◆ Task directions ◆
Reproduce the passage on taking regular breaks while working remotely, word for word and in full.

◆ Passage to read ◆
========================================================================

2. Regular breaks - While remote work offers the advantage of being more flexible to both you and your employer, you should still make every effort to keep regular work hours with regular breaks. Working a 9-5 schedule may not always be possible, but you do need to set out time for turning off your computer for the day.
To have lunch, make sure you get up from your desk. If at all possible, try to get some fresh air by going outdoors for a brisk walk or just to sit in the sun. This will ensure that your lunch break is actually a break, and that you return to your desk feeling rejuvenated, focused, and ready to work.
It is crucial that you get a balance regarding your own time and boundaries, as well as the expectations of the people you work with, whether explicit or implicit.
You will also sleep better if you get a lot of exposure to natural daylight during the day. According to studies, moving around improves cognitive function, and taking frequent breaks, roughly every hour or so, actually improves concentration on tasks. So once you've finished a burst of work, go get a glass of water, catch up with colleagues perhaps, take a break outside for fresh air or use the washroom – this will enhance your productivity in the long run.

========================================================================

◆ Excerpted records ◆
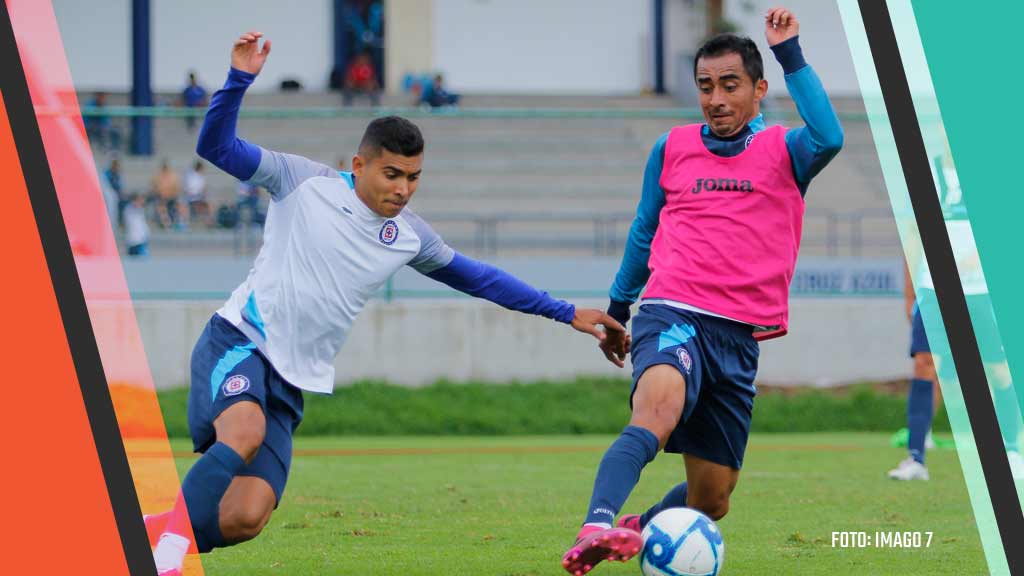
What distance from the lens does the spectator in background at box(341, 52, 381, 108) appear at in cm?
2995

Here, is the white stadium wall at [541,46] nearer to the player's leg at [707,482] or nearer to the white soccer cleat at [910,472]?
the white soccer cleat at [910,472]

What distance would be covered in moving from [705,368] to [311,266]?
5.35 feet

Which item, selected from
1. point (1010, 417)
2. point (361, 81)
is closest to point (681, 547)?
point (1010, 417)

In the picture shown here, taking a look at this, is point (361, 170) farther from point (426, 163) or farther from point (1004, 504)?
point (426, 163)

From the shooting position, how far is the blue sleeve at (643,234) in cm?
623

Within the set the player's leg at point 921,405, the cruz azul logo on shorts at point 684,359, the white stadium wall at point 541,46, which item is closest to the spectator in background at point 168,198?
the player's leg at point 921,405

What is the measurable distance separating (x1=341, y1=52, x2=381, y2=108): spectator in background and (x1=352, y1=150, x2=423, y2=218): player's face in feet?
79.7

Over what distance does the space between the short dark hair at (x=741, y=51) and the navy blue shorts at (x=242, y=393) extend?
217 cm

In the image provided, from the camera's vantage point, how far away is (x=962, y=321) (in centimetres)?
443

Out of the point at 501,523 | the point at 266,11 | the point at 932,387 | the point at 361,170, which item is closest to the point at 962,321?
the point at 361,170

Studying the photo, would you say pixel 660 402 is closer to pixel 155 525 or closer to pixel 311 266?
Answer: pixel 311 266

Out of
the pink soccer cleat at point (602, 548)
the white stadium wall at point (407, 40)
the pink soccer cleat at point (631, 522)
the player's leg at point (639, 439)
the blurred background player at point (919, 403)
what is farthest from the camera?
the white stadium wall at point (407, 40)

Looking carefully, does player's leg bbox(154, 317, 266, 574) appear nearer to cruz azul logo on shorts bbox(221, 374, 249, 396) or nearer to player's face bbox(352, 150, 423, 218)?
cruz azul logo on shorts bbox(221, 374, 249, 396)

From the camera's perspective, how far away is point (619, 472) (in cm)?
531
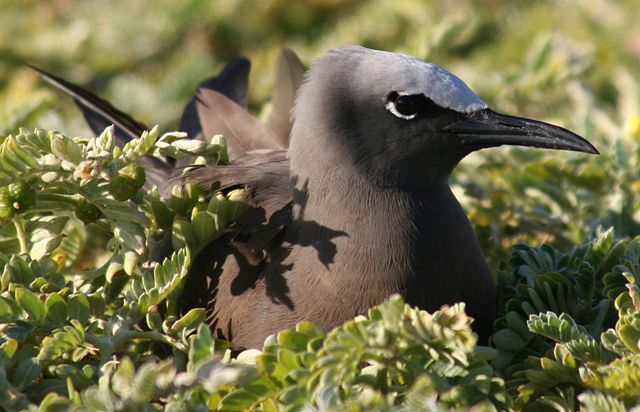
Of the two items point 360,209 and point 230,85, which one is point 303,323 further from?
point 230,85

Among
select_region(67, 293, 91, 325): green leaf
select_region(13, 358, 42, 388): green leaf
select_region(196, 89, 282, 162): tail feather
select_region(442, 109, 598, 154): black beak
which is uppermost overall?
select_region(442, 109, 598, 154): black beak

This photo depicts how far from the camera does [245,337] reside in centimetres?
316

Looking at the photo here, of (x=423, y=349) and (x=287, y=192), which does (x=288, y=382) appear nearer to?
(x=423, y=349)

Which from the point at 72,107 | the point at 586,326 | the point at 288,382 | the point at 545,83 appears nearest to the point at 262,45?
the point at 72,107

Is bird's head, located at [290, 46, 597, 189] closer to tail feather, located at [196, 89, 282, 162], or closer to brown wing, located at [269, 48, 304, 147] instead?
tail feather, located at [196, 89, 282, 162]

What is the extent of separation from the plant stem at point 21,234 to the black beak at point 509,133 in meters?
1.38

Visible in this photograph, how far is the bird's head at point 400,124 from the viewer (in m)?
3.15

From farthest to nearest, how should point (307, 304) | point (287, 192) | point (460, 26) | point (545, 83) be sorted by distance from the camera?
1. point (460, 26)
2. point (545, 83)
3. point (287, 192)
4. point (307, 304)

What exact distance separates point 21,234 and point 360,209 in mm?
1081

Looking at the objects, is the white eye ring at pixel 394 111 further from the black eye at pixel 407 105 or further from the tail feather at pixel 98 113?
the tail feather at pixel 98 113

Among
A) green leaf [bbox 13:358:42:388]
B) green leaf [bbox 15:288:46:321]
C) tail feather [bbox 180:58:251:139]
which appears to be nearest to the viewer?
green leaf [bbox 13:358:42:388]

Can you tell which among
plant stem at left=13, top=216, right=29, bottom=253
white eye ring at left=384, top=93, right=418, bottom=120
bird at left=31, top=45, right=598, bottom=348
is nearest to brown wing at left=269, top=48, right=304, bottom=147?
bird at left=31, top=45, right=598, bottom=348

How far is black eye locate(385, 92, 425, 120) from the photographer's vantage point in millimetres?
3148

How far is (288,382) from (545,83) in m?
3.29
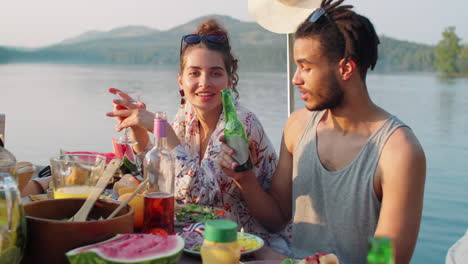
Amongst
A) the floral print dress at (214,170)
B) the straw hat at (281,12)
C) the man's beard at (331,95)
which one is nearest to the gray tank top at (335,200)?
the man's beard at (331,95)

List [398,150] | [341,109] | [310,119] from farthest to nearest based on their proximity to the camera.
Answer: [310,119] → [341,109] → [398,150]

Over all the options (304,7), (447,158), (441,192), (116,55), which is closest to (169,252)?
(304,7)

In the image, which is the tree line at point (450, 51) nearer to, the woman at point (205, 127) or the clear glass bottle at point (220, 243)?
the woman at point (205, 127)

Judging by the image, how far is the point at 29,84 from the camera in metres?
18.5

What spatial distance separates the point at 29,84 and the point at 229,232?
19.0 meters

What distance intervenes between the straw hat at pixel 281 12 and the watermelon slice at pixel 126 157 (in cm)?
125

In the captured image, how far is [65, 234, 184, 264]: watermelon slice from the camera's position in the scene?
100 centimetres

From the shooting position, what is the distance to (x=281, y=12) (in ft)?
10.3

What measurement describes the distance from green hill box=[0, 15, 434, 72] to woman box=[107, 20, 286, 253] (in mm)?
4761

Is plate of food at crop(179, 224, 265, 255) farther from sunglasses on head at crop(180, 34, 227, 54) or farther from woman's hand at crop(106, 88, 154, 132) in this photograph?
sunglasses on head at crop(180, 34, 227, 54)

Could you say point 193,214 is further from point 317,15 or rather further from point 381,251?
point 381,251

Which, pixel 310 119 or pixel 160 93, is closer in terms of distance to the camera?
pixel 310 119

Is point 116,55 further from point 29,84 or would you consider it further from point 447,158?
point 447,158

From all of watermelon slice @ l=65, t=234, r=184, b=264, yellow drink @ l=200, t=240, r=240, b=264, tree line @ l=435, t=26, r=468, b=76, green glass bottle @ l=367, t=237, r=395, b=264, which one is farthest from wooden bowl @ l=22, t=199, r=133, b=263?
tree line @ l=435, t=26, r=468, b=76
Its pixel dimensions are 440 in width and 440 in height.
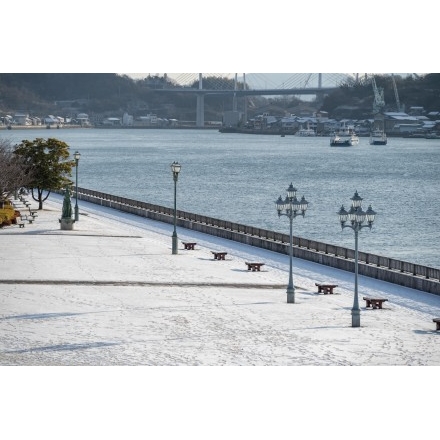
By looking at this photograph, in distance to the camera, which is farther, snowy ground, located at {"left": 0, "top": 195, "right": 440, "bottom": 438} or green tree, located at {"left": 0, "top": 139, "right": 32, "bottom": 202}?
green tree, located at {"left": 0, "top": 139, "right": 32, "bottom": 202}

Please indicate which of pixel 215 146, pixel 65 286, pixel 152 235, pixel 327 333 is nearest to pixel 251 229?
pixel 152 235

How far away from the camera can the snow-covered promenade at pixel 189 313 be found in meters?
20.3

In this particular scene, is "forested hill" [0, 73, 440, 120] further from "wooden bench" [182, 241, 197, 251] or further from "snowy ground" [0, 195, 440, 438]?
"snowy ground" [0, 195, 440, 438]

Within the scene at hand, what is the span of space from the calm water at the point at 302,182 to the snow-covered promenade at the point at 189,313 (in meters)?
15.5

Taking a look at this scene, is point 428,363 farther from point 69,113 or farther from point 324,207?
point 69,113

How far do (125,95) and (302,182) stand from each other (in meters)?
50.2

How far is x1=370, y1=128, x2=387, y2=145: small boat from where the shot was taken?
14638 centimetres

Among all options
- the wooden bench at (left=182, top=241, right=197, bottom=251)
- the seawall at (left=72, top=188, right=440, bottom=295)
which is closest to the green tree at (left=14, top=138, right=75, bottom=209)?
the seawall at (left=72, top=188, right=440, bottom=295)

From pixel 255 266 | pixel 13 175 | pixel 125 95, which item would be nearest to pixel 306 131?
pixel 125 95

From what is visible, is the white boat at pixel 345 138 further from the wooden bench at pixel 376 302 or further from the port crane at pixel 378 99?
the wooden bench at pixel 376 302

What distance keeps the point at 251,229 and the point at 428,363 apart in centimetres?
2077

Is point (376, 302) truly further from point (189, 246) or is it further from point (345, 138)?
point (345, 138)

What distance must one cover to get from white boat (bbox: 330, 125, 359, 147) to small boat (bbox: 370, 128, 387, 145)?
88.0 inches

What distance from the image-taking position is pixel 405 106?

========================================================================

◆ Expected answer ◆
2. Regular breaks - While remote work offers the advantage of being more flexible to both you and your employer, you should still make every effort to keep regular work hours with regular breaks. Working a 9-5 schedule may not always be possible, but you do need to set out time for turning off your computer for the day.
To have lunch, make sure you get up from your desk. If at all possible, try to get some fresh air by going outdoors for a brisk walk or just to sit in the sun. This will ensure that your lunch break is actually a break, and that you return to your desk feeling rejuvenated, focused, and ready to work.
It is crucial that you get a balance regarding your own time and boundaries, as well as the expectations of the people you work with, whether explicit or implicit.
You will also sleep better if you get a lot of exposure to natural daylight during the day. According to studies, moving around improves cognitive function, and taking frequent breaks, roughly every hour or so, actually improves concentration on tasks. So once you've finished a burst of work, go get a glass of water, catch up with colleagues perhaps, take a break outside for fresh air or use the washroom – this will enhance your productivity in the long run.